"At this point they need to either stop talking about this or finally present some sort of proof. Otherwise this looks extremely scurrilous," Putin's spokesman Dmitry Peskov told journalists during a visit to Japan.
Obama on Thursday warned that the United States would take action against Moscow after the White House accused Putin of direct involvement in cyber attacks designed to influence the US election.
"I think there is no doubt that when any foreign government tries to impact the integrity of our elections that we need to take action," Obama told NPR radio.
"And we will, at a time and place of our own choosing."
The outgoing US president's remarks dramatically upped the stakes in a dispute between the world's leading nuclear powers over interference that may have swayed last month's tight election in which Republican billionaire Donald Trump defeated Democrat Hillary Clinton.
Obama's threat came after the White House ratcheted up allegations over the Russian hacking by personally tying Kremlin strongman Putin to the attacks.

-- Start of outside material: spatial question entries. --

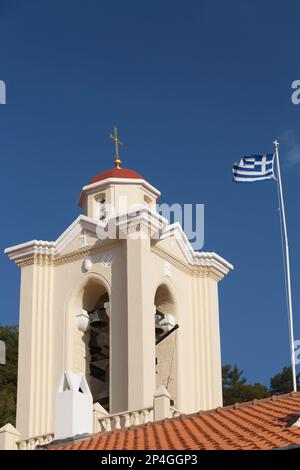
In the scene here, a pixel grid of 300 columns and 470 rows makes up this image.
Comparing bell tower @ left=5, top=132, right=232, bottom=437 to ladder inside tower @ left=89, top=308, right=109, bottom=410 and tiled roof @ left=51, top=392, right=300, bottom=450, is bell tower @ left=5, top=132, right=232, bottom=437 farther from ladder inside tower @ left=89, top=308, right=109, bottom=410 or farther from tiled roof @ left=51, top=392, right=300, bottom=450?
tiled roof @ left=51, top=392, right=300, bottom=450

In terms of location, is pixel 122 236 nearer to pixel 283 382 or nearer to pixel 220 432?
pixel 220 432

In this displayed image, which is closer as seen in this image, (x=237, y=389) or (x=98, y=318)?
(x=98, y=318)

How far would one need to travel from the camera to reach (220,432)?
Answer: 16641 mm

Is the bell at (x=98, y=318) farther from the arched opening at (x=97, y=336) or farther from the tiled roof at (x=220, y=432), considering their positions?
the tiled roof at (x=220, y=432)

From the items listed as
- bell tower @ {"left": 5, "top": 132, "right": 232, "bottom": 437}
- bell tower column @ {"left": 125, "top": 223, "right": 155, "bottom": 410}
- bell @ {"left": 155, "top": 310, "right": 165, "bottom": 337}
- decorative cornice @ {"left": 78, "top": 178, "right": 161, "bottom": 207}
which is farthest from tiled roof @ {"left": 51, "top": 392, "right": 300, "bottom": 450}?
decorative cornice @ {"left": 78, "top": 178, "right": 161, "bottom": 207}

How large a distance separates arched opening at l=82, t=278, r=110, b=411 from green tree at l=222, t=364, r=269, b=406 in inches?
979

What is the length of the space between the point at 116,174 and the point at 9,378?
23.5 m

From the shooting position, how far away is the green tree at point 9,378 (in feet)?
154

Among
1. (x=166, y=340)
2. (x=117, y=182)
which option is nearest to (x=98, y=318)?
(x=166, y=340)

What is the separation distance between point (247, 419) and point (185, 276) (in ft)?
44.7

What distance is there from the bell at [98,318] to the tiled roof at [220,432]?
9283mm

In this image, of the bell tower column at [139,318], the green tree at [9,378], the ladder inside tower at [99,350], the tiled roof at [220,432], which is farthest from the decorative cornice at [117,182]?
the green tree at [9,378]

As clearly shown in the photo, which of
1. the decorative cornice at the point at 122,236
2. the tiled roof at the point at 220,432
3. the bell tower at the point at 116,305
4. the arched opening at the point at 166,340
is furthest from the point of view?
the arched opening at the point at 166,340

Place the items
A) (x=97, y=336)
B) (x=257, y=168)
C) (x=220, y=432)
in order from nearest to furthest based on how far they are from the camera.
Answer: (x=220, y=432) → (x=257, y=168) → (x=97, y=336)
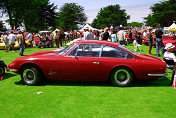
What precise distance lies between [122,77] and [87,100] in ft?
5.21

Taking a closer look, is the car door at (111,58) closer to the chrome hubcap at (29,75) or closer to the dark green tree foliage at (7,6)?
the chrome hubcap at (29,75)

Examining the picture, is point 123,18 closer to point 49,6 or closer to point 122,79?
point 49,6

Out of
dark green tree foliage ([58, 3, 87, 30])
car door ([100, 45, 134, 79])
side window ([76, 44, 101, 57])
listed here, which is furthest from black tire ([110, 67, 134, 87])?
dark green tree foliage ([58, 3, 87, 30])

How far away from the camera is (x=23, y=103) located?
459cm

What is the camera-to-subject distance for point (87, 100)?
15.6ft

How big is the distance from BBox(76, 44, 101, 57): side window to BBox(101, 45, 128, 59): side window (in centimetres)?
19

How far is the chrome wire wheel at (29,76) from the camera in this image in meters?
6.02

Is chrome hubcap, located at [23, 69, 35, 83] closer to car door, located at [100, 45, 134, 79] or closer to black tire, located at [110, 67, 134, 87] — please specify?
car door, located at [100, 45, 134, 79]

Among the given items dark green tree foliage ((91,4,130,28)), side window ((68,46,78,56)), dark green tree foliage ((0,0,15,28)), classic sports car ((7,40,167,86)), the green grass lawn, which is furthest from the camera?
dark green tree foliage ((91,4,130,28))

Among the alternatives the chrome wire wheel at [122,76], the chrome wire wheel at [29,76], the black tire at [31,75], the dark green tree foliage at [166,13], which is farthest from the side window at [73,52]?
the dark green tree foliage at [166,13]

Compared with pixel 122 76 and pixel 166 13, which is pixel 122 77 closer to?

"I don't think things happen in the Russian government of this consequence without Vladimir Putin knowing about it," one of his top advisers, Ben Rhodes, said earlier Thursday.
Pointing the finger at the Russian president over meddling in the election also puts the White House on a collision course with Trump, who has become increasingly isolated in questioning Russian involvement in hacks of Democratic Party emails that appeared to slow the momentum of Clinton's campaign.
Obama is expected to be peppered with questions about the dispute and any subsequent action when he holds a news conference Friday at 2:15 pm (1915 GMT) before leaving for a vacation in Hawaii.